Budget cuts and an increase in wildfires that required the US Forest Service to put more of its resources toward fire mitigation have constrained replanting efforts. According to the National Forest Foundation, the service is only able to reforest about 20 per cent of the national land that needs trees because the agency doesn’t have the resources to fund planting labour or site prep costs.
Another part of the problem is there aren’t enough folks like Dean Swift to steal from squirrels. Seed collecting is a profession on the verge of extinction. It is an extremely technical job: Seed collectors have to be arborists, be able to climb trees, understand how many seeds it is okay to harvest without endangering the tree’s health, and what time of year each type of seed matures.

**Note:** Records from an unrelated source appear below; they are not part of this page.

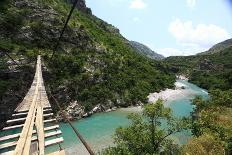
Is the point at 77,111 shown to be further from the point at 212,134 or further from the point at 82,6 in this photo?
the point at 82,6

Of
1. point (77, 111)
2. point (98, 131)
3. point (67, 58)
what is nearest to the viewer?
point (98, 131)

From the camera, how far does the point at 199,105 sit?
6081 cm

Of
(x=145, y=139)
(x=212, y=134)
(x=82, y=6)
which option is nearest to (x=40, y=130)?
(x=145, y=139)

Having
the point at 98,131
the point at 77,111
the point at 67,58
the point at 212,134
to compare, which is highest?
the point at 67,58

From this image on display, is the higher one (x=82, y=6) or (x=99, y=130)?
(x=82, y=6)

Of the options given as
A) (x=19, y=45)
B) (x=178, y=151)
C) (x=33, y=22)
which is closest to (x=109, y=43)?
(x=33, y=22)

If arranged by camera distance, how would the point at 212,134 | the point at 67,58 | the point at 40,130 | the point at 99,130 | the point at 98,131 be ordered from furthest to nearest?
the point at 67,58 < the point at 99,130 < the point at 98,131 < the point at 212,134 < the point at 40,130

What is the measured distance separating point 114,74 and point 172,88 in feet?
117

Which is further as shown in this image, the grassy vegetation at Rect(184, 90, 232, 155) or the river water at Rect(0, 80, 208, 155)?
the river water at Rect(0, 80, 208, 155)

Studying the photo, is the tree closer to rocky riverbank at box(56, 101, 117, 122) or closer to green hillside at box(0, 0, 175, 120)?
rocky riverbank at box(56, 101, 117, 122)

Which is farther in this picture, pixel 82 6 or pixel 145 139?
pixel 82 6

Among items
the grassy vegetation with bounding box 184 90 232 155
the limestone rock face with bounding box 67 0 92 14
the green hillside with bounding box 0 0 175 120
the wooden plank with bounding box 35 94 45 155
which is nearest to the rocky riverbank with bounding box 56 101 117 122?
the green hillside with bounding box 0 0 175 120

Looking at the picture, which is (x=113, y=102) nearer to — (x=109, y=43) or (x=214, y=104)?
(x=214, y=104)

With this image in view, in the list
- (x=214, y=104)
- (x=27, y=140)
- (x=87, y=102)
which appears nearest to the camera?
(x=27, y=140)
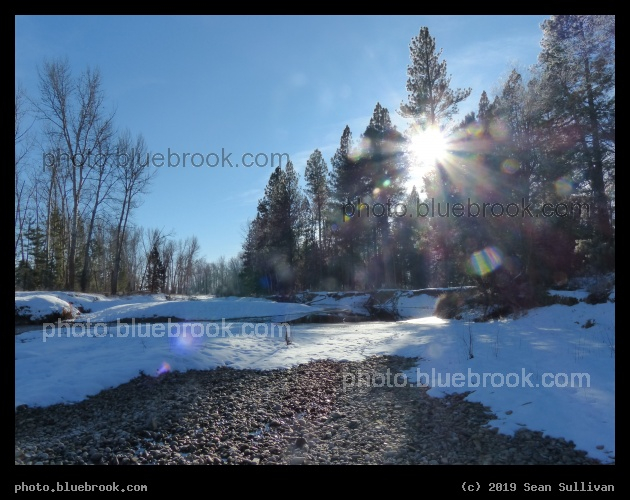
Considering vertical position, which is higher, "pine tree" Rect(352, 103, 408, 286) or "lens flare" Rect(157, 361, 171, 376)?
"pine tree" Rect(352, 103, 408, 286)

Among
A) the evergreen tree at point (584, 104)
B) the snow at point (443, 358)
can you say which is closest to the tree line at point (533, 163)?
the evergreen tree at point (584, 104)

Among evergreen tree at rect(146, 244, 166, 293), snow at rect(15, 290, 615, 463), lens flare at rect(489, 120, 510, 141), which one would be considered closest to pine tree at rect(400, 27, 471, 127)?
lens flare at rect(489, 120, 510, 141)

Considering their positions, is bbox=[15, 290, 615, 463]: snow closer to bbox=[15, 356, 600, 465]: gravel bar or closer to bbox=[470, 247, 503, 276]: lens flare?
bbox=[15, 356, 600, 465]: gravel bar

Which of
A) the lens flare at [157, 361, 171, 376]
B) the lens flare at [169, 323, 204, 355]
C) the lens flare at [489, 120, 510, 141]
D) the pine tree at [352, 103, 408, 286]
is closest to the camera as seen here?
the lens flare at [157, 361, 171, 376]

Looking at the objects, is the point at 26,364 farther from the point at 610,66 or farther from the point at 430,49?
the point at 430,49

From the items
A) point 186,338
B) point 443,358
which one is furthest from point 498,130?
point 186,338

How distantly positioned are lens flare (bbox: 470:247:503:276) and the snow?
3107mm

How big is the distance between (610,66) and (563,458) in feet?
59.0

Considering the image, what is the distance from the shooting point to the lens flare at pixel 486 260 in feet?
51.0

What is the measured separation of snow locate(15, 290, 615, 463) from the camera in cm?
429

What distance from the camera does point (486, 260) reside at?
15883 mm

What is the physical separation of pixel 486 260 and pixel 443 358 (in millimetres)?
9790

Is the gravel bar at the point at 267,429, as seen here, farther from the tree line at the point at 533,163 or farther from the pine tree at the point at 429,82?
the pine tree at the point at 429,82
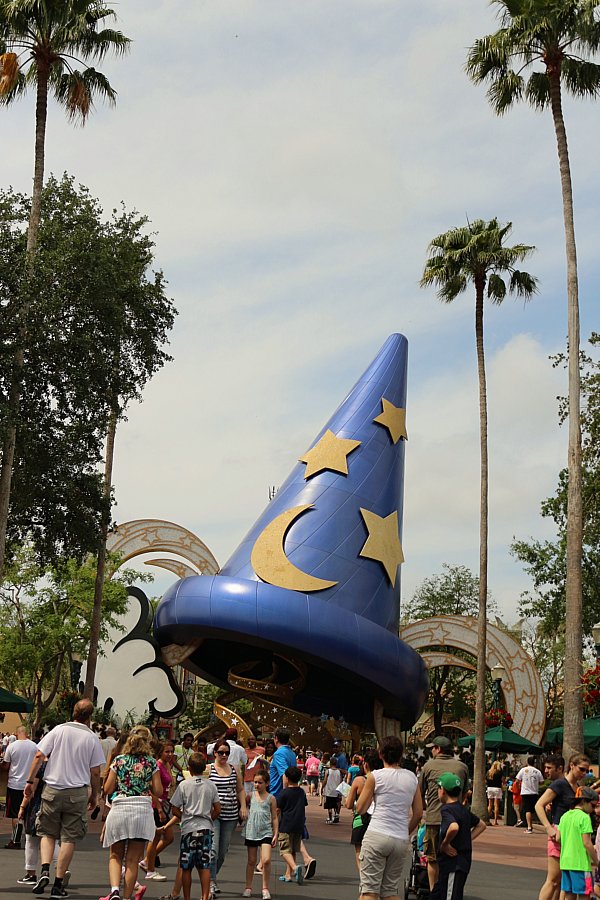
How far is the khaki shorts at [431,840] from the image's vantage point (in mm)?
10203

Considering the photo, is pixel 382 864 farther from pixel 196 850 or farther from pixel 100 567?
pixel 100 567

Their industry has precise rules to avoid past mistakes; for example, campaigns a few decades ago used seeds from different geographic regions, resulting in weak, unhealthy growth of the replanted areas.
“They need to get a seed from that geographic area, from the right elevation, from the right species of tree, and grow those seeds in a nursery for a year or plus,” says Marcus Selig, vice president of field programs at the National Forest Foundation. “Then they take the seedlings back to that exact place to regenerate the trees. It’s just a really involved process.”
We are running out of people who know these nuances. “There are just a handful of people who know how to collect seeds for nurseries,” says Austin Rempel, one of the scientists involved in the study and the senior forest restoration manager at American Forests, a non-profit conservation group.
“And pretty much everyone we talked to says, ‘This might be my last year.’ No one is coming up behind them. They’re on the verge of retirement and they don’t really have a succession plan.”
Swift is one of the lucky ones who have built a business. During good harvest years, he employs almost 100 people across the western states to collect seeds to sell to nurseries in the US, China, Canada and Europe, plus an assistant to handle the paperwork. After almost 50 years, he isn’t ready to stop yet.
“Yes, seed collectors seem to be a dying breed,” he says. But, he adds, “I do not see retirement for me, as long as I can avoid the paperwork. Non-retirement tends to be the way of self-employed people.”
Still, there will be a point when the current generation of collectors will retire, and their institutional knowledge may be lost, partly because they are extremely secretive about where they harvest and partly because there aren’t many places to learn except on the job from a mentor.
In addition, climate change is causing good seeds to become even more scarce. Years of drought can halt a tree’s energy-intensive cone production process. Warmer weather at lower elevations has also caused an increase in bugs that eat away at surviving seeds and cones. Forest fires are simultaneously increasing demand for seed while reducing the supply of trees to collect from.
“Every single seed collector I talked to says something along the lines of, ‘I’ve been doing this for 40 years and I have not seen this few mast years in my life,” Rempel says, referring to years when trees produce large crops of seeds. “Something’s changing. It’s not as predictable as it used to be. And then when they do produce crops, they’re not as great.”
Swift says he has a collecting area that hasn’t produced a heavy crop in nine years. “It’s no question in my mind” that it’s a result of climate change, he says. Overall, the crops are smaller and more sporadic than they were a few decades ago. “If this keeps up, I really don’t know what nurseries will do for seed in another 10 or 20 or 50 years,” he says.
Seed orchards – trees managed with the intent to harvest seed – are a contingency plan against lower yields from wild collecting. But they haven’t escaped climate change, either. Last year’s wildfires destroyed a sugar pine seed orchard in Klamath National Forest and another one on Oregon Bureau of Land Management land. That was a devastating blow, because orchards take a long time to set up, as the trees need time to mature.